Urolithin A (B-grade): Gut microbiome-derived metabolite of ellagitannins (pomegranate, berries). Induces mitophagy via PINK1/Parkin pathway, clearing dysfunctional mitochondria. Mitochondrial dysfunction is key feature of muscle aging. RCT in older adults: 500-1000mg/day improved muscle endurance and biomarkers of mitochondrial health (PMID: 30939614). Direct supplementation bypasses microbiome conversion issues.

Biomarker targets: Muscle mass (DXA, BIA), grip strength, gait speed, SPPB score, 25(OH)D (40-60 ng/mL), inflammatory markers (hsCRP), testosterone/IGF-1 if indicated.

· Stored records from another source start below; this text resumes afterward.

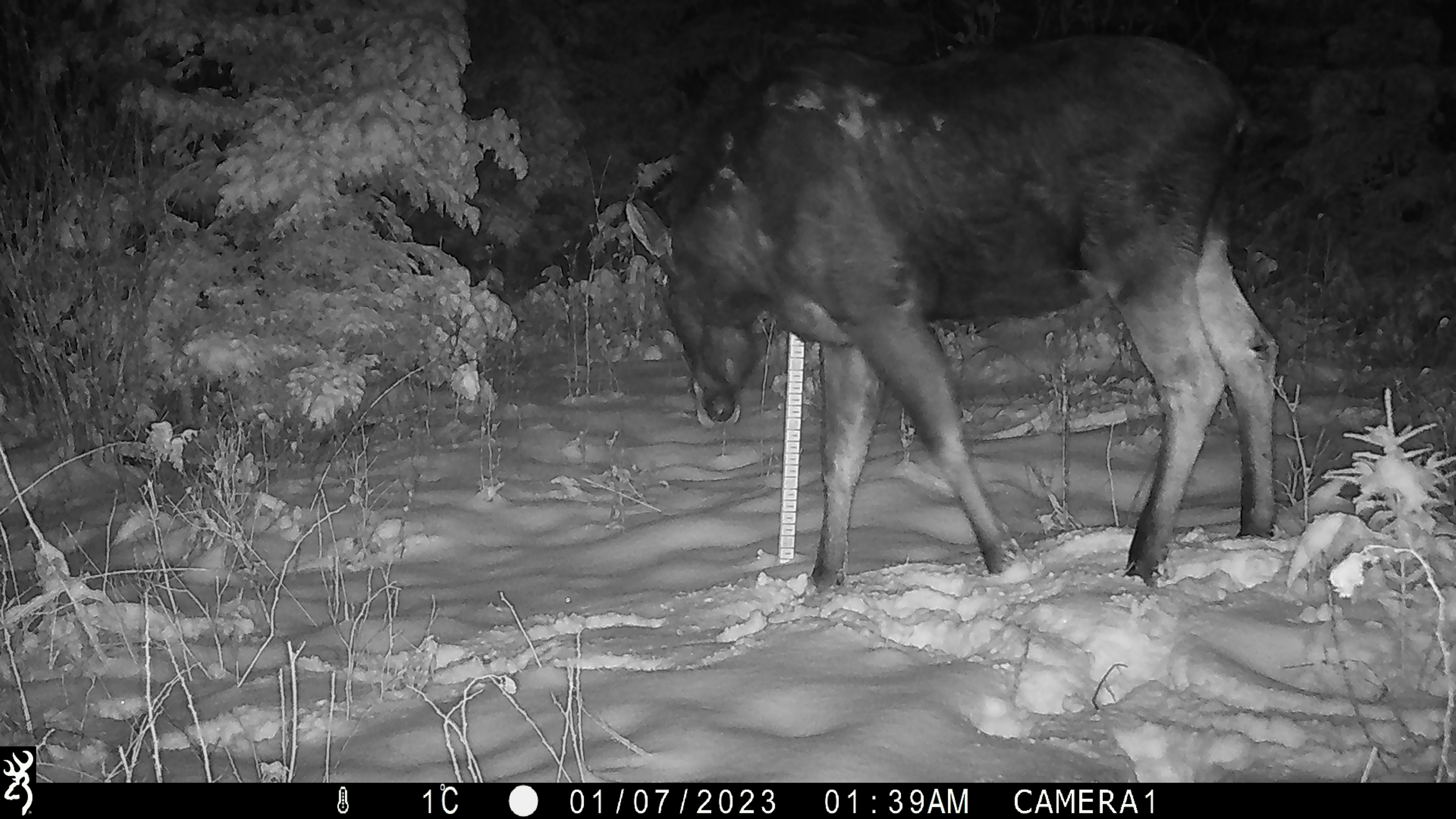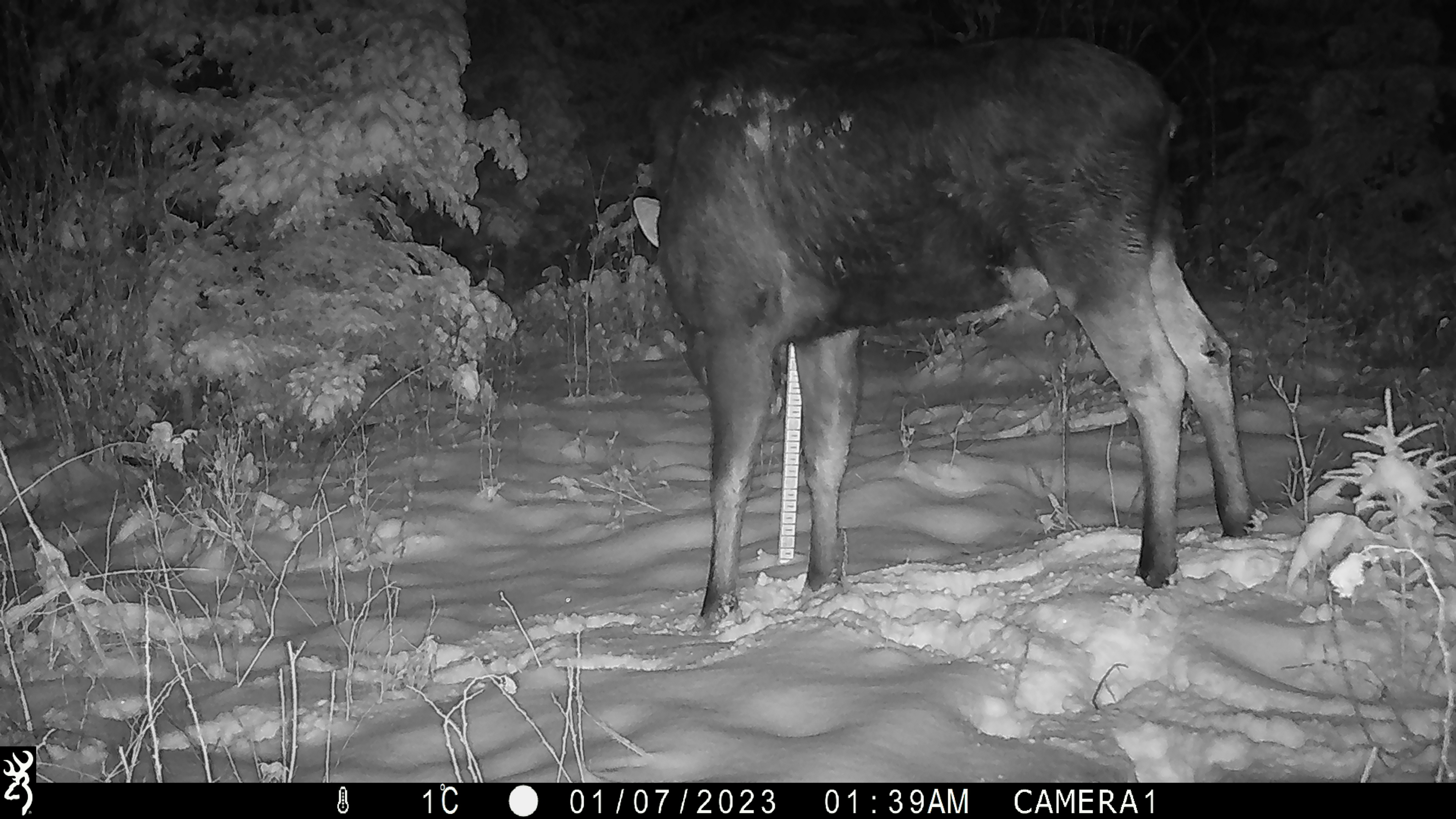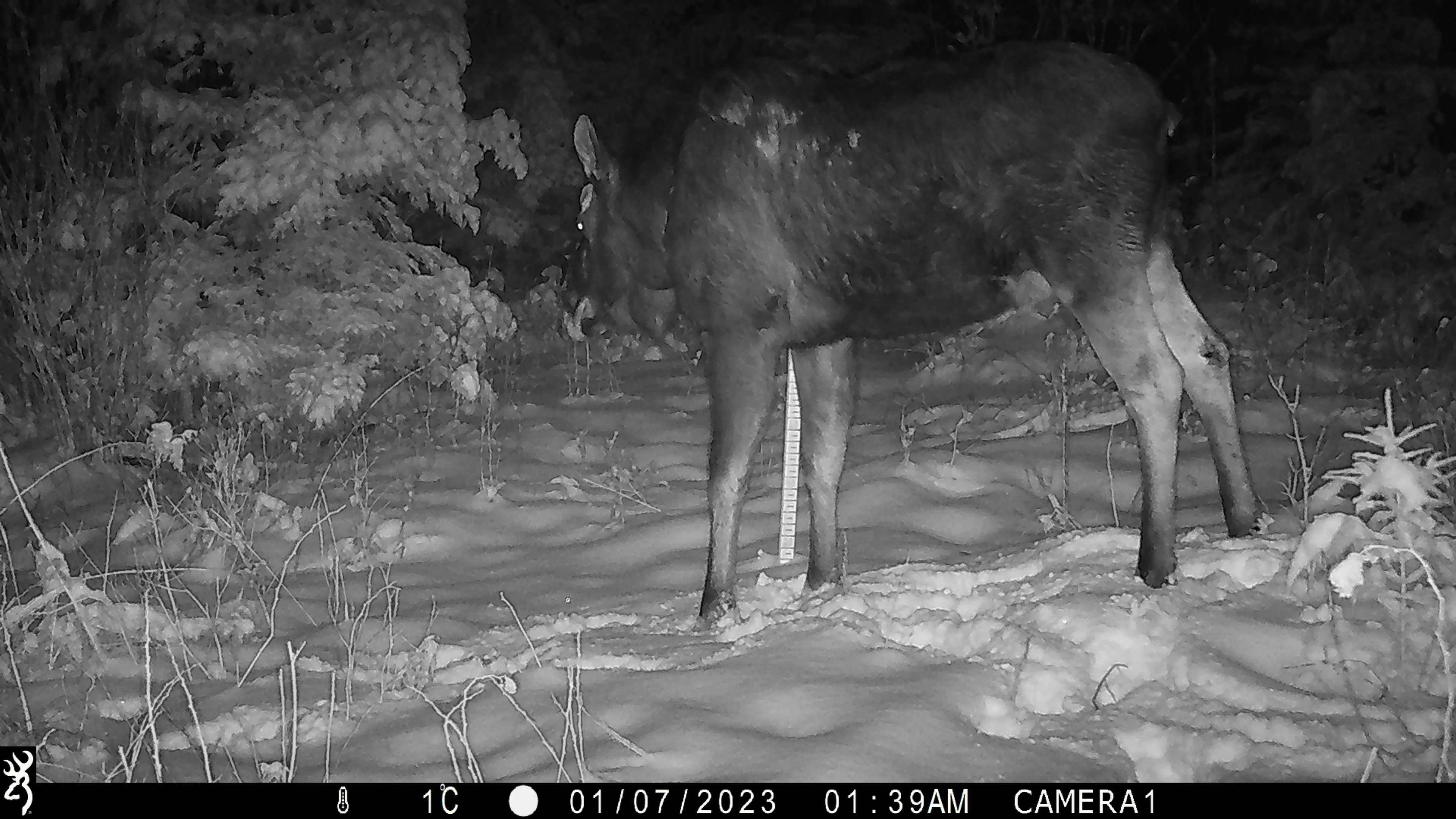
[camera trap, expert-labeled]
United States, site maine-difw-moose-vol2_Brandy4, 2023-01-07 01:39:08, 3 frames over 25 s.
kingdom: Animalia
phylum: Chordata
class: Mammalia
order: Artiodactyla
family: Cervidae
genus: Alces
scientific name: Alces alces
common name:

Protocol notes: RESISTANCE TRAINING is non-negotiable—supplements are adjunctive. Progressive overload 2-3x/week targeting major muscle groups. Protein distribution matters—avoid protein skewing to one meal. Address anorexia of aging (reduced appetite). Consider testosterone replacement in symptomatic hypogonadal men after risk-benefit discussion. DEXA for body composition monitoring. Fall risk assessment. Physical therapy/exercise physiologist referral for frail patients. Address polypharmacy (statins can cause myopathy). Maintain activity during illness to minimize disuse atrophy.